Opened 10 years ago

Last modified 13 months ago

#925 new defect (None)

Tor fails badly when accept(2) returns EMFILE or ENFILE

Reported by: riastradh Owned by:
Priority: Low Milestone: Tor: unspecified
Component: Core Tor/Tor Version: 0.2.0.33
Severity: Normal Keywords: tor-relay, oos, sponsor8-maybe, tor-dos
Cc: riastradh, nickm, Sebastian Actual Points:
Parent ID: #19984 Points: medium
Reviewer: Sponsor:

Description (last modified by nickm)

If accept(2) in connection_handle_listener_read returns EMFILE or
ENFILE, Tor logs a failure and returns to the event loop. The
listening socket remains ready for reading, however, so that Tor again
tries to accept a connection. This leads to tens of thousands of
logged failures per second. Here is an excerpt from my syslog:

Feb 11 05:57:36 Tor[20415]: accept failed: Too many open files. Dropping incoming connection.
· · ·
- _Your goal_
Continue the Tor bug ticket from its last line. The lines after this point come from a source unrelated to the Tor bug ticket.

- _Dataset section_
· · ·
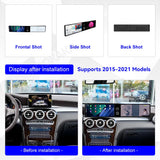 24.6-Inch Passenger Co-Pilot Screen for Mercedes Benz GLC 2015-2021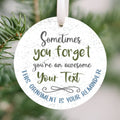 Awesome "Custom" Christmas Ornament | Farmhouse World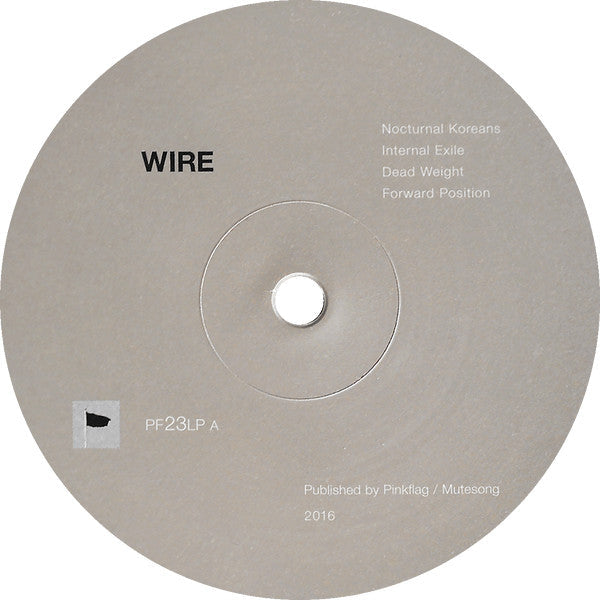 Wire - Nocturnal Koreans (VINYL) | Mint (M) Mint (M)-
· · ·
- _Expected answer_
Feb 11 05:57:54 last message repeated 301536 times
Feb 11 05:57:54 Tor[20415]: Failing because we have 1765 connections already. Please raise your ulimit -n.
Feb 11 05:57:54 Tor[20415]: accept failed: Too many open files. Dropping incoming connection.
Feb 11 05:58:05 last message repeated 184158 times
Feb 11 05:58:05 Tor[20415]: Failing because we have 1765 connections already. Please raise your ulimit -n.
Feb 11 05:58:05 Tor[20415]: accept failed: Too many open files. Dropping incoming connection.
Feb 11 05:58:13 last message repeated 127556 times
Feb 11 05:58:13 Tor[20415]: Failing because we have 1765 connections already. Please raise your ulimit -n.
Feb 11 05:58:13 Tor[20415]: accept failed: Too many open files. Dropping incoming connection.
Feb 11 05:58:26 last message repeated 223556 times
Feb 11 05:58:26 Tor[20415]: Failing because we have 1765 connections already. Please raise your ulimit -n.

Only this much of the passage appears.